A test point estimate keeps contact duration visible while comparing voltage against the entered threshold.

Worksheet reference
TV-DURATION
Contact scenario
test point estimate
Entered current
0.03 A
Path impedance
1200 ohm
Contact duration
0.5 s
Entered threshold
50 V
  1. Estimated touch voltage36 V
  2. Threshold margin+14 V
  3. Threshold utilisation72%
  4. Current-duration product0.015 A.s
Estimated touch voltage36 V

Estimated touch voltage is at or below the entered threshold.

The voltage comparison remains below the entered threshold, while the current-duration product is kept with the row.

  • Duration is recorded as an exposure basis only.
  • The entered threshold source remains external.
  • Competent-person review can override the worksheet.

Questions

Does this worksheet decide whether work can proceed?

No. It records entered assumptions and a voltage comparison only.
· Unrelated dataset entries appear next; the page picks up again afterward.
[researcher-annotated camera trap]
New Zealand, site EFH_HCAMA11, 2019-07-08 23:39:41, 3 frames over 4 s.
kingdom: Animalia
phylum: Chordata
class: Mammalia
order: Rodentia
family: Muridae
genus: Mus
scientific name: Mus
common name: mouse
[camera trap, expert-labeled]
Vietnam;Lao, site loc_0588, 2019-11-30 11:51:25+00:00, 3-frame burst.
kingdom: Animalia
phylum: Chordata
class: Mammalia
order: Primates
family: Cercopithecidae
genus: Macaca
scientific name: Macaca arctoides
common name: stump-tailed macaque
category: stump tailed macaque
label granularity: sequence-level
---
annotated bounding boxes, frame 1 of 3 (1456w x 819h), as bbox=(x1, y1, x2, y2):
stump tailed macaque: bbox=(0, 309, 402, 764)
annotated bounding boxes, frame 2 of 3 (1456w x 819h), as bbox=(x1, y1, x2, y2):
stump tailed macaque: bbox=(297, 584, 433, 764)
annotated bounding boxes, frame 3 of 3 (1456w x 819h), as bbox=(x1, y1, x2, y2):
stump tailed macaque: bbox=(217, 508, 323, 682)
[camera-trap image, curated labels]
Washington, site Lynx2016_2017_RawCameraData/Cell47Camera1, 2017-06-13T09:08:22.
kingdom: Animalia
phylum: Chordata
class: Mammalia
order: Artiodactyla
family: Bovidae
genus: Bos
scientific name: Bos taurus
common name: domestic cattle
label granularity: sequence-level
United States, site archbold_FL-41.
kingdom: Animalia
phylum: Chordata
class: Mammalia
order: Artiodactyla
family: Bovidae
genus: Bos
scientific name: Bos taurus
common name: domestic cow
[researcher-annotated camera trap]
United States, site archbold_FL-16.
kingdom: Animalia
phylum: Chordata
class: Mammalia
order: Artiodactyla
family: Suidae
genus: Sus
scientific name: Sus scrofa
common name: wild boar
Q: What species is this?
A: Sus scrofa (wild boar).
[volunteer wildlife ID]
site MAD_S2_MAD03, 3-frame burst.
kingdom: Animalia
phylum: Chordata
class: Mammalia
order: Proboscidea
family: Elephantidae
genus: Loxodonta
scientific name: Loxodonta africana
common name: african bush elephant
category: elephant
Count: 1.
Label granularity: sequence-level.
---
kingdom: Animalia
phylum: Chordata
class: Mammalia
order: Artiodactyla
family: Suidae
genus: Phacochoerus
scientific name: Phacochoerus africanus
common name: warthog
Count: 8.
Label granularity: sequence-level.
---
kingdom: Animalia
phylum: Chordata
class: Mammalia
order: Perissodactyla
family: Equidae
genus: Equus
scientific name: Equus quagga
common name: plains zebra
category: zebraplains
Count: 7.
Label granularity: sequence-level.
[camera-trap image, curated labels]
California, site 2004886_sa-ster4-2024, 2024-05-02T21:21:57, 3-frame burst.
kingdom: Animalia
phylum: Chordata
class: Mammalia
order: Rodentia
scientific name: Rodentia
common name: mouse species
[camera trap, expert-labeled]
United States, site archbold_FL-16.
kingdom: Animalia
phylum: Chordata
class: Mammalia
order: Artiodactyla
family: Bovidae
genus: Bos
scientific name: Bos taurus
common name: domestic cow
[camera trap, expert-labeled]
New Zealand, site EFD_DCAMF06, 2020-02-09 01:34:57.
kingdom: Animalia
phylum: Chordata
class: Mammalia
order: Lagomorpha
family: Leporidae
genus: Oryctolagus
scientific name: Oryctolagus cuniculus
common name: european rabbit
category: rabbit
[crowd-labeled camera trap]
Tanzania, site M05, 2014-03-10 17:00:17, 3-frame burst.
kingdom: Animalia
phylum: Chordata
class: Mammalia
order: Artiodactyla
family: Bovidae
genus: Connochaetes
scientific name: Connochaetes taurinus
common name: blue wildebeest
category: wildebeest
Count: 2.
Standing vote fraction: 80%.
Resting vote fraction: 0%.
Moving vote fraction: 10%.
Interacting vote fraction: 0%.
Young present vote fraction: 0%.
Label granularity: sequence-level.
Work methods and site controls remain outside the calculator.

Where should the current value come from?

Use a measured, calculated or project-record current basis that applies to the contact scenario being reviewed.

Why include contact duration?

Duration keeps the exposure basis visible in the worksheet, but the calculator does not convert it into a human-response conclusion.

Is this the same as fault loop impedance?

No. Fault loop impedance estimates current from voltage and impedance, while this page estimates touch voltage from an entered current and path impedance.

What if the estimate is above the entered threshold?

Review the current source, path impedance, threshold source, earthing arrangement and project basis before relying on the row.